A new year is about to begin and that has us thinking about renewal — a fresh start and, yes, those dreaded New Year’s Resolutions.
Some of the best advice we have heard about those things came from Janet Krenz, a registered dietician and community nutritionist with Island Health. In relation to eating habits over the holidays, Krenz said don’t do it — don’t make any resolutions when it comes to food. All they do, she said, is enable people to justify a binge before January 1 and then feel guilty about it afterwards and through the next year.
That advice can be applied throughout the Saanich Peninsula.
Take North Saanich municipal council, for instance. They must have resolved at some point not to continue the bickering during meetings. Why? Because they enjoyed a lot of it at their last meeting before the new year. A bit of a pre-ban bickering binge, if you will. We can only hope they got it out of their system. Realistically, though, residents can expect more of the back-and-forth animosity leading up to next November’s municipal election.
Over in Central Saanich, they have resolved to spend less, thanks to some debt left over from their new fire hall. Residents should hope this resolution holds and no one feels guilty about their spendthrift ways in 2014 and reverses course.

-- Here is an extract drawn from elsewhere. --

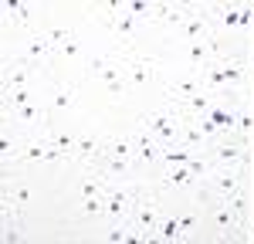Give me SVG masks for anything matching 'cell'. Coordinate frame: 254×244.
Returning <instances> with one entry per match:
<instances>
[{"label": "cell", "mask_w": 254, "mask_h": 244, "mask_svg": "<svg viewBox=\"0 0 254 244\" xmlns=\"http://www.w3.org/2000/svg\"><path fill=\"white\" fill-rule=\"evenodd\" d=\"M159 190L163 186H142L136 190V224L142 231V241H156V227L163 217V203H159Z\"/></svg>", "instance_id": "6da1fadb"}, {"label": "cell", "mask_w": 254, "mask_h": 244, "mask_svg": "<svg viewBox=\"0 0 254 244\" xmlns=\"http://www.w3.org/2000/svg\"><path fill=\"white\" fill-rule=\"evenodd\" d=\"M203 214H207V224H203V234H207V238H214V241H231V238H237V231H241V214H237L227 200H217L214 207L203 210Z\"/></svg>", "instance_id": "7a4b0ae2"}, {"label": "cell", "mask_w": 254, "mask_h": 244, "mask_svg": "<svg viewBox=\"0 0 254 244\" xmlns=\"http://www.w3.org/2000/svg\"><path fill=\"white\" fill-rule=\"evenodd\" d=\"M146 125H149V132L156 136L163 146L166 142H173L180 146V129H183V112H170V109H163V112H153V116H146Z\"/></svg>", "instance_id": "3957f363"}, {"label": "cell", "mask_w": 254, "mask_h": 244, "mask_svg": "<svg viewBox=\"0 0 254 244\" xmlns=\"http://www.w3.org/2000/svg\"><path fill=\"white\" fill-rule=\"evenodd\" d=\"M210 186H214V193L220 200H231L234 193L244 190V173H241V166H220L214 177H210Z\"/></svg>", "instance_id": "277c9868"}, {"label": "cell", "mask_w": 254, "mask_h": 244, "mask_svg": "<svg viewBox=\"0 0 254 244\" xmlns=\"http://www.w3.org/2000/svg\"><path fill=\"white\" fill-rule=\"evenodd\" d=\"M176 217H180V231H183V241H196V238H207L203 234V210L193 203H183L176 207Z\"/></svg>", "instance_id": "5b68a950"}, {"label": "cell", "mask_w": 254, "mask_h": 244, "mask_svg": "<svg viewBox=\"0 0 254 244\" xmlns=\"http://www.w3.org/2000/svg\"><path fill=\"white\" fill-rule=\"evenodd\" d=\"M109 27H112V34H116V41L122 44V48H132L139 38V20L136 17H129L126 10L122 14H112L109 17Z\"/></svg>", "instance_id": "8992f818"}, {"label": "cell", "mask_w": 254, "mask_h": 244, "mask_svg": "<svg viewBox=\"0 0 254 244\" xmlns=\"http://www.w3.org/2000/svg\"><path fill=\"white\" fill-rule=\"evenodd\" d=\"M132 207H136V190H122V186H116V190L105 193V214L116 217V221L126 217Z\"/></svg>", "instance_id": "52a82bcc"}, {"label": "cell", "mask_w": 254, "mask_h": 244, "mask_svg": "<svg viewBox=\"0 0 254 244\" xmlns=\"http://www.w3.org/2000/svg\"><path fill=\"white\" fill-rule=\"evenodd\" d=\"M159 160H163V156H159L156 139H153L149 132H139V136H136V163H139V166H146V170H153Z\"/></svg>", "instance_id": "ba28073f"}, {"label": "cell", "mask_w": 254, "mask_h": 244, "mask_svg": "<svg viewBox=\"0 0 254 244\" xmlns=\"http://www.w3.org/2000/svg\"><path fill=\"white\" fill-rule=\"evenodd\" d=\"M183 38H187V44L210 41V20H207V14H187V20H183Z\"/></svg>", "instance_id": "9c48e42d"}, {"label": "cell", "mask_w": 254, "mask_h": 244, "mask_svg": "<svg viewBox=\"0 0 254 244\" xmlns=\"http://www.w3.org/2000/svg\"><path fill=\"white\" fill-rule=\"evenodd\" d=\"M51 41L44 38V34H31V41H27V48H24V61L27 64H34V61H48L51 58Z\"/></svg>", "instance_id": "30bf717a"}, {"label": "cell", "mask_w": 254, "mask_h": 244, "mask_svg": "<svg viewBox=\"0 0 254 244\" xmlns=\"http://www.w3.org/2000/svg\"><path fill=\"white\" fill-rule=\"evenodd\" d=\"M156 241H166V244L183 241V231H180V217H176V207H173V214H163V217H159Z\"/></svg>", "instance_id": "8fae6325"}, {"label": "cell", "mask_w": 254, "mask_h": 244, "mask_svg": "<svg viewBox=\"0 0 254 244\" xmlns=\"http://www.w3.org/2000/svg\"><path fill=\"white\" fill-rule=\"evenodd\" d=\"M203 92V85H200V78H180L173 81L170 88H166V95L173 102H187V99H193V95H200Z\"/></svg>", "instance_id": "7c38bea8"}, {"label": "cell", "mask_w": 254, "mask_h": 244, "mask_svg": "<svg viewBox=\"0 0 254 244\" xmlns=\"http://www.w3.org/2000/svg\"><path fill=\"white\" fill-rule=\"evenodd\" d=\"M129 173H132L129 160L105 153V163H102V180H122V177H129Z\"/></svg>", "instance_id": "4fadbf2b"}, {"label": "cell", "mask_w": 254, "mask_h": 244, "mask_svg": "<svg viewBox=\"0 0 254 244\" xmlns=\"http://www.w3.org/2000/svg\"><path fill=\"white\" fill-rule=\"evenodd\" d=\"M193 173H190V170H187V166H170V170H166V173H163V183H159V186H163V190H173V186H193Z\"/></svg>", "instance_id": "5bb4252c"}, {"label": "cell", "mask_w": 254, "mask_h": 244, "mask_svg": "<svg viewBox=\"0 0 254 244\" xmlns=\"http://www.w3.org/2000/svg\"><path fill=\"white\" fill-rule=\"evenodd\" d=\"M214 105H217V99L210 95V92H200V95H193V99L183 102V109H187V116H190V119H200V116H207Z\"/></svg>", "instance_id": "9a60e30c"}, {"label": "cell", "mask_w": 254, "mask_h": 244, "mask_svg": "<svg viewBox=\"0 0 254 244\" xmlns=\"http://www.w3.org/2000/svg\"><path fill=\"white\" fill-rule=\"evenodd\" d=\"M153 78V64L146 58H132L129 61V81H132V88H146Z\"/></svg>", "instance_id": "2e32d148"}, {"label": "cell", "mask_w": 254, "mask_h": 244, "mask_svg": "<svg viewBox=\"0 0 254 244\" xmlns=\"http://www.w3.org/2000/svg\"><path fill=\"white\" fill-rule=\"evenodd\" d=\"M203 142H207V136L200 132V125H196L193 119H190V122L183 119V129H180V146H187L190 153H196V149H200Z\"/></svg>", "instance_id": "e0dca14e"}, {"label": "cell", "mask_w": 254, "mask_h": 244, "mask_svg": "<svg viewBox=\"0 0 254 244\" xmlns=\"http://www.w3.org/2000/svg\"><path fill=\"white\" fill-rule=\"evenodd\" d=\"M31 75H34V64H27V61H24V64H17V68L7 75V81H3V85H7V92H20V88H27Z\"/></svg>", "instance_id": "ac0fdd59"}, {"label": "cell", "mask_w": 254, "mask_h": 244, "mask_svg": "<svg viewBox=\"0 0 254 244\" xmlns=\"http://www.w3.org/2000/svg\"><path fill=\"white\" fill-rule=\"evenodd\" d=\"M122 10H126L129 17H136V20L156 17V3H149V0H122Z\"/></svg>", "instance_id": "d6986e66"}, {"label": "cell", "mask_w": 254, "mask_h": 244, "mask_svg": "<svg viewBox=\"0 0 254 244\" xmlns=\"http://www.w3.org/2000/svg\"><path fill=\"white\" fill-rule=\"evenodd\" d=\"M10 116H14V119H20V122H27V125H34V122H38L41 125V119H44V109H41L38 102H34V105H10Z\"/></svg>", "instance_id": "ffe728a7"}, {"label": "cell", "mask_w": 254, "mask_h": 244, "mask_svg": "<svg viewBox=\"0 0 254 244\" xmlns=\"http://www.w3.org/2000/svg\"><path fill=\"white\" fill-rule=\"evenodd\" d=\"M98 146H102V139H98V136H81L78 146H75V156H81V160H95L98 153H102Z\"/></svg>", "instance_id": "44dd1931"}, {"label": "cell", "mask_w": 254, "mask_h": 244, "mask_svg": "<svg viewBox=\"0 0 254 244\" xmlns=\"http://www.w3.org/2000/svg\"><path fill=\"white\" fill-rule=\"evenodd\" d=\"M156 17L170 20V24H183L187 14H183V7H180V3H156Z\"/></svg>", "instance_id": "7402d4cb"}, {"label": "cell", "mask_w": 254, "mask_h": 244, "mask_svg": "<svg viewBox=\"0 0 254 244\" xmlns=\"http://www.w3.org/2000/svg\"><path fill=\"white\" fill-rule=\"evenodd\" d=\"M105 153H112V156H122V160H132V156H136V139H112Z\"/></svg>", "instance_id": "603a6c76"}, {"label": "cell", "mask_w": 254, "mask_h": 244, "mask_svg": "<svg viewBox=\"0 0 254 244\" xmlns=\"http://www.w3.org/2000/svg\"><path fill=\"white\" fill-rule=\"evenodd\" d=\"M51 146H55L61 156L68 160V156H75V146H78V139H75V136H68V132H58V136L51 139Z\"/></svg>", "instance_id": "cb8c5ba5"}, {"label": "cell", "mask_w": 254, "mask_h": 244, "mask_svg": "<svg viewBox=\"0 0 254 244\" xmlns=\"http://www.w3.org/2000/svg\"><path fill=\"white\" fill-rule=\"evenodd\" d=\"M187 170L193 173V180H210V160L207 156H193L187 163Z\"/></svg>", "instance_id": "d4e9b609"}, {"label": "cell", "mask_w": 254, "mask_h": 244, "mask_svg": "<svg viewBox=\"0 0 254 244\" xmlns=\"http://www.w3.org/2000/svg\"><path fill=\"white\" fill-rule=\"evenodd\" d=\"M71 85H58L55 99H51V112H61V109H71Z\"/></svg>", "instance_id": "484cf974"}, {"label": "cell", "mask_w": 254, "mask_h": 244, "mask_svg": "<svg viewBox=\"0 0 254 244\" xmlns=\"http://www.w3.org/2000/svg\"><path fill=\"white\" fill-rule=\"evenodd\" d=\"M217 20H220L224 27H237V20H241V7H237V3H224L220 14H217Z\"/></svg>", "instance_id": "4316f807"}, {"label": "cell", "mask_w": 254, "mask_h": 244, "mask_svg": "<svg viewBox=\"0 0 254 244\" xmlns=\"http://www.w3.org/2000/svg\"><path fill=\"white\" fill-rule=\"evenodd\" d=\"M3 10H7V14H14L20 24H27V20H31V7H27V3H20V0H3Z\"/></svg>", "instance_id": "83f0119b"}, {"label": "cell", "mask_w": 254, "mask_h": 244, "mask_svg": "<svg viewBox=\"0 0 254 244\" xmlns=\"http://www.w3.org/2000/svg\"><path fill=\"white\" fill-rule=\"evenodd\" d=\"M44 38L51 41L55 48H61V44H68V41H71V34H68V27H61V24H51V27L44 31Z\"/></svg>", "instance_id": "f1b7e54d"}, {"label": "cell", "mask_w": 254, "mask_h": 244, "mask_svg": "<svg viewBox=\"0 0 254 244\" xmlns=\"http://www.w3.org/2000/svg\"><path fill=\"white\" fill-rule=\"evenodd\" d=\"M27 203H31V183L20 180L17 186H14V207H17V210H24Z\"/></svg>", "instance_id": "f546056e"}, {"label": "cell", "mask_w": 254, "mask_h": 244, "mask_svg": "<svg viewBox=\"0 0 254 244\" xmlns=\"http://www.w3.org/2000/svg\"><path fill=\"white\" fill-rule=\"evenodd\" d=\"M98 78H102V85H105V88H109V85L122 81V71H119V64H116V61H109V64H105V71H102Z\"/></svg>", "instance_id": "4dcf8cb0"}, {"label": "cell", "mask_w": 254, "mask_h": 244, "mask_svg": "<svg viewBox=\"0 0 254 244\" xmlns=\"http://www.w3.org/2000/svg\"><path fill=\"white\" fill-rule=\"evenodd\" d=\"M81 210L88 214V217H95L105 210V197H88V200H81Z\"/></svg>", "instance_id": "1f68e13d"}, {"label": "cell", "mask_w": 254, "mask_h": 244, "mask_svg": "<svg viewBox=\"0 0 254 244\" xmlns=\"http://www.w3.org/2000/svg\"><path fill=\"white\" fill-rule=\"evenodd\" d=\"M34 102H38V99H34V92H31V88H20V92L10 95V105H17V109H20V105H34Z\"/></svg>", "instance_id": "d6a6232c"}, {"label": "cell", "mask_w": 254, "mask_h": 244, "mask_svg": "<svg viewBox=\"0 0 254 244\" xmlns=\"http://www.w3.org/2000/svg\"><path fill=\"white\" fill-rule=\"evenodd\" d=\"M58 55H61V58H68V61H78V55H81L78 41H68V44H61V48H58Z\"/></svg>", "instance_id": "836d02e7"}, {"label": "cell", "mask_w": 254, "mask_h": 244, "mask_svg": "<svg viewBox=\"0 0 254 244\" xmlns=\"http://www.w3.org/2000/svg\"><path fill=\"white\" fill-rule=\"evenodd\" d=\"M88 197H102V183L98 180H85L81 183V200H88Z\"/></svg>", "instance_id": "e575fe53"}, {"label": "cell", "mask_w": 254, "mask_h": 244, "mask_svg": "<svg viewBox=\"0 0 254 244\" xmlns=\"http://www.w3.org/2000/svg\"><path fill=\"white\" fill-rule=\"evenodd\" d=\"M126 238H129V234H126V227H112V231L105 234V241H109V244H119V241H126Z\"/></svg>", "instance_id": "d590c367"}, {"label": "cell", "mask_w": 254, "mask_h": 244, "mask_svg": "<svg viewBox=\"0 0 254 244\" xmlns=\"http://www.w3.org/2000/svg\"><path fill=\"white\" fill-rule=\"evenodd\" d=\"M3 241H7V244L20 241V231H17V224H7V231H3Z\"/></svg>", "instance_id": "8d00e7d4"}, {"label": "cell", "mask_w": 254, "mask_h": 244, "mask_svg": "<svg viewBox=\"0 0 254 244\" xmlns=\"http://www.w3.org/2000/svg\"><path fill=\"white\" fill-rule=\"evenodd\" d=\"M14 146H17V142L3 136V139H0V153H3V156H10V153H14Z\"/></svg>", "instance_id": "74e56055"}, {"label": "cell", "mask_w": 254, "mask_h": 244, "mask_svg": "<svg viewBox=\"0 0 254 244\" xmlns=\"http://www.w3.org/2000/svg\"><path fill=\"white\" fill-rule=\"evenodd\" d=\"M122 92H126V81H116V85H109V95H122Z\"/></svg>", "instance_id": "f35d334b"}, {"label": "cell", "mask_w": 254, "mask_h": 244, "mask_svg": "<svg viewBox=\"0 0 254 244\" xmlns=\"http://www.w3.org/2000/svg\"><path fill=\"white\" fill-rule=\"evenodd\" d=\"M248 241H254V221H251V234H248Z\"/></svg>", "instance_id": "ab89813d"}, {"label": "cell", "mask_w": 254, "mask_h": 244, "mask_svg": "<svg viewBox=\"0 0 254 244\" xmlns=\"http://www.w3.org/2000/svg\"><path fill=\"white\" fill-rule=\"evenodd\" d=\"M251 166H254V163H251ZM251 193H254V177H251Z\"/></svg>", "instance_id": "60d3db41"}, {"label": "cell", "mask_w": 254, "mask_h": 244, "mask_svg": "<svg viewBox=\"0 0 254 244\" xmlns=\"http://www.w3.org/2000/svg\"><path fill=\"white\" fill-rule=\"evenodd\" d=\"M251 27H254V24H251Z\"/></svg>", "instance_id": "b9f144b4"}]
</instances>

In Sidney, there’s probably no point in resolving to end the Beacon Avenue traffic debate. Why not? Because no matter which direction drivers end up taking along the main drag, someone isn’t going to like it and there will be close calls between cars and pedestrians. It’s inevitable that when people are walking and drivers driving, they will cross paths — often way too closely. The best course of action is to mitigate that conflict as best you can and ensure Sidney’s downtown is welcoming to both groups.
For the rest of the community, resolve not to make a resolution this year, but to live a little happier and more positive and, maybe then, good things will come your way.